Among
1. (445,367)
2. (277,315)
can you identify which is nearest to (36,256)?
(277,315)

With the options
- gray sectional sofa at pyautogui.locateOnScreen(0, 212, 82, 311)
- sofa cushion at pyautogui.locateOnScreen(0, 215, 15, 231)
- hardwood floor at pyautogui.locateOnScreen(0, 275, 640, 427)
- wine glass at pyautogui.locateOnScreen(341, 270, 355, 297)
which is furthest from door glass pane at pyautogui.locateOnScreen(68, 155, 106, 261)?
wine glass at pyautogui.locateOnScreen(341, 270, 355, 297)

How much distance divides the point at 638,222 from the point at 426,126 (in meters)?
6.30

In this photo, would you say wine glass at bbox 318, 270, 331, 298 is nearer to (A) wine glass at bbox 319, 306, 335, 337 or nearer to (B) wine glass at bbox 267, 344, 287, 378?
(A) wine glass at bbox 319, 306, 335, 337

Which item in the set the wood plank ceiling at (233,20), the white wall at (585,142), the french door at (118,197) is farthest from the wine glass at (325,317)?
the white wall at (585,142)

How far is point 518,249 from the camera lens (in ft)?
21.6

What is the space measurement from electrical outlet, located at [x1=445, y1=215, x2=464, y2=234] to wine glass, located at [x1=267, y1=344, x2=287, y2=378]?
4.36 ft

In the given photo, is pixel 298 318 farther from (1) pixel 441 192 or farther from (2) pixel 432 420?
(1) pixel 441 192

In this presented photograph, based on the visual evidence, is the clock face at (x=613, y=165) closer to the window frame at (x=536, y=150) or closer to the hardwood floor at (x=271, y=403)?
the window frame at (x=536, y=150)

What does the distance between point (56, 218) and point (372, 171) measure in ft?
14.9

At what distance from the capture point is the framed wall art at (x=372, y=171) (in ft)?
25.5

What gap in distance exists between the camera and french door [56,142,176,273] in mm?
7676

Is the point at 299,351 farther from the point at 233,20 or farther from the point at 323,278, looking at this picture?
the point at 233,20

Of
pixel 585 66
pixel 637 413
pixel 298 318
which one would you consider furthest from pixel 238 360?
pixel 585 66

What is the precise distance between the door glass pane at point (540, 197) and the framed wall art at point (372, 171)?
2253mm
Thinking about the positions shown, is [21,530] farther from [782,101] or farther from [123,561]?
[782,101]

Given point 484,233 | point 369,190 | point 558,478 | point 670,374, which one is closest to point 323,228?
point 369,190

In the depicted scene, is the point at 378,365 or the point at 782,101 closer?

- - -

**Exercise**
Retype all of the rows above character for character, without changing anything.

**The reply**
Among
1. (445,367)
2. (277,315)
can you identify which is nearest to (36,256)?
(277,315)

With the options
- gray sectional sofa at pyautogui.locateOnScreen(0, 212, 82, 311)
- sofa cushion at pyautogui.locateOnScreen(0, 215, 15, 231)
- hardwood floor at pyautogui.locateOnScreen(0, 275, 640, 427)
- wine glass at pyautogui.locateOnScreen(341, 270, 355, 297)
which is furthest from door glass pane at pyautogui.locateOnScreen(68, 155, 106, 261)?
wine glass at pyautogui.locateOnScreen(341, 270, 355, 297)

How much distance divides the point at 638,222 from the point at 426,126 (in meters)?
6.30

In this photo, would you say wine glass at bbox 318, 270, 331, 298 is nearer to (A) wine glass at bbox 319, 306, 335, 337 or nearer to (B) wine glass at bbox 267, 344, 287, 378?
(A) wine glass at bbox 319, 306, 335, 337

Which item in the set the wood plank ceiling at (233,20), the white wall at (585,142), the french door at (118,197) is farthest from the wine glass at (325,317)?
the white wall at (585,142)

How far is point 518,249 from the camera lens (in ft)?
21.6

What is the space measurement from electrical outlet, located at [x1=445, y1=215, x2=464, y2=234] to wine glass, located at [x1=267, y1=344, x2=287, y2=378]?
4.36 ft

In the given photo, is pixel 298 318 farther from (1) pixel 441 192 or farther from (2) pixel 432 420?
(1) pixel 441 192

In this presented photograph, based on the visual evidence, is the clock face at (x=613, y=165) closer to the window frame at (x=536, y=150) or closer to the hardwood floor at (x=271, y=403)?
the window frame at (x=536, y=150)

What does the distance between point (56, 218) and point (372, 171) measure in ft?
14.9

At what distance from the capture point is the framed wall art at (x=372, y=171) (in ft)?
25.5

What gap in distance exists between the camera and french door [56,142,176,273] in mm?
7676

Is the point at 299,351 farther from the point at 233,20 or farther from the point at 323,278, looking at this picture?
the point at 233,20

Of
pixel 585 66
pixel 637 413
pixel 298 318
which one would you consider furthest from pixel 238 360?
pixel 585 66

What is the precise distance between the door glass pane at point (540, 197) and the framed wall art at point (372, 171)?
2253mm
Thinking about the positions shown, is [21,530] farther from [782,101] or farther from [123,561]?
[782,101]

Given point 484,233 | point 369,190 | point 558,478 | point 670,374, which one is closest to point 323,228?
point 369,190

In the depicted scene, is the point at 378,365 or the point at 782,101 closer?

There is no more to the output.